Featured News 2012 Define the Law: Parental Kidnappings

Define the Law: Parental Kidnappings

When a couple decides on a divorce, the court will help to mediate the future residency of the children that are a product of the marriage. Many times one parent will receive custody, and the other will be permitted visitations and special time with the child on holidays, weekends, or vacations. Yet there are times when a jealous parent wants more time than the court allotted, and in his or her anger he or she may decide to take drastic measures. When a parent steals the children from the other spouse who has been given legal custody, it is considered kidnapping, and this is dealt with seriously. Parents who steal their children can face years in jail, and be restrained from seeing their children in the future.
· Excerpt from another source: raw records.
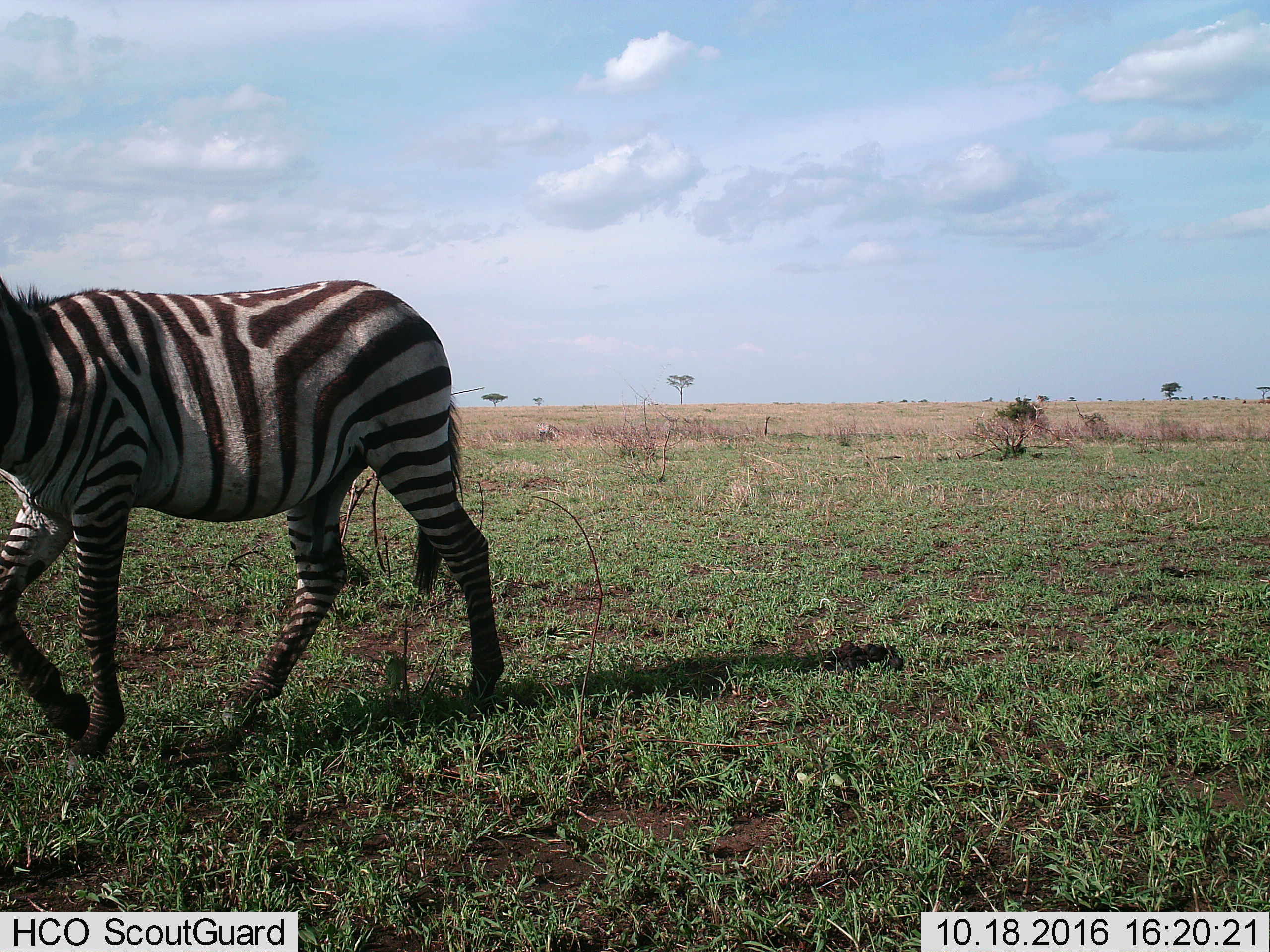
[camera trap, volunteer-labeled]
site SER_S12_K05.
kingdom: Animalia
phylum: Chordata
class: Mammalia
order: Perissodactyla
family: Equidae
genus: Equus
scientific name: Equus quagga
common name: plains zebra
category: zebraplains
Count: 1.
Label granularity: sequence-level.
To use an example, Trena Slinkard is one of the FBI's most wanted parental kidnappers. She left the state of Indiana with her three children in 1995, during the middle of divorce proceedings. Allegedly, when she realized that she may not receive full custody of her children, she fled with them, hoping to have them all to herself. According to the terms of the divorce, Mr. Slinkard had full custody of the three children, though he has not seen them since they were stolen away in 1995. In 1996, the Hancock Circuit Court issued a search warrant for Trena Slinkard, saying that she had violated her custody order.
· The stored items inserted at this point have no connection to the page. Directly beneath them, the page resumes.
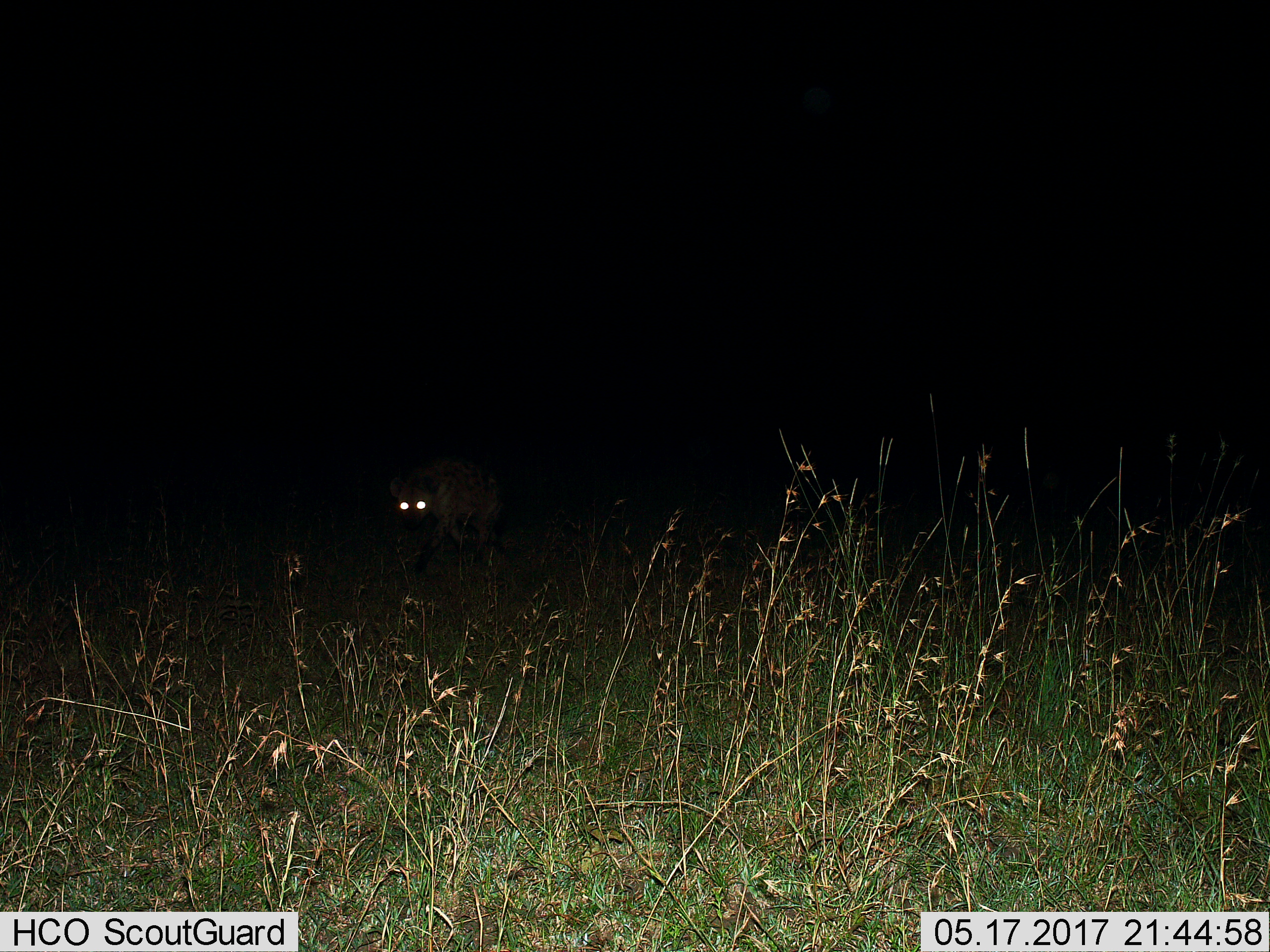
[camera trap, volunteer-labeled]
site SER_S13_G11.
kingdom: Animalia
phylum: Chordata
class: Mammalia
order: Carnivora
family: Hyaenidae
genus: Crocuta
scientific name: Crocuta crocuta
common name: spotted hyena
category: hyenaspotted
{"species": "hyenaspotted (spotted hyena) (Crocuta crocuta)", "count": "1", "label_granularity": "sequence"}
Later on, the Indiana issued another warrant that declared Slinkard had committed unlawful flight to avoid prosecution. This fugitive has never been found, but the FBI is still on the lookout for her and her new husband, who is also a fugitive. Unlike Slinkard, other mothers and fathers have fled with their children in order to avoid deportation, or to avoid prosecution about family issues such as parental abuse. Many parental kidnappers will take their children to a different country, where they are hard to locate.

Parental kidnapping is defined as the concealment, taking of, or retention of a child by his or her parent. This action must be in violation of the rights of the child's other parent or another family member who also had custody of or guardianship over the child. In many cases, the kidnapping is a violation of the parent's custody or visitation rights, which were set by the court following a divorce with the child's other parent. This crime is not simply a violation of custody. In fact, courts consider parental kidnapping to be a serious criminal act.

Parents who kidnapped their children are almost always on the run, living their lives as fugitives. Most often the children are given new names, haircuts, and other alterations to their appearances in order to keep them from being recognized by authorities. If the children are young when they are kidnapped, chances are that the kidnapping parent will never admit that he or she stole the child. Instead, the child will grow up believing that he or she has always been in a single-parent family. Children are very impressionable at a young age. When their parent commands them not to reveal their address, home state, birth date, or other identifying information, they naturally comply.

Child kidnapping has serious implications on the children, because they are often traumatized emotionally and psychologically. Many times abducted children suffer from a reactive attachment disorder, a generalized anxiety disorder, or a post-traumatic stress disorder that will affect their ability to socialize and learn. Parents who kidnap their children sometimes believe that they are taking their only option. Sometimes parents may flee with their children to avoid an abusive situation, or a custody statute that would put the children in harm's way. In these cases it is much better to contact authorities and report the abusive parent. The law is set up to help parents and children from being harmed, and authorities may be able to remove the parent and child from a volatile environment without the need to flee.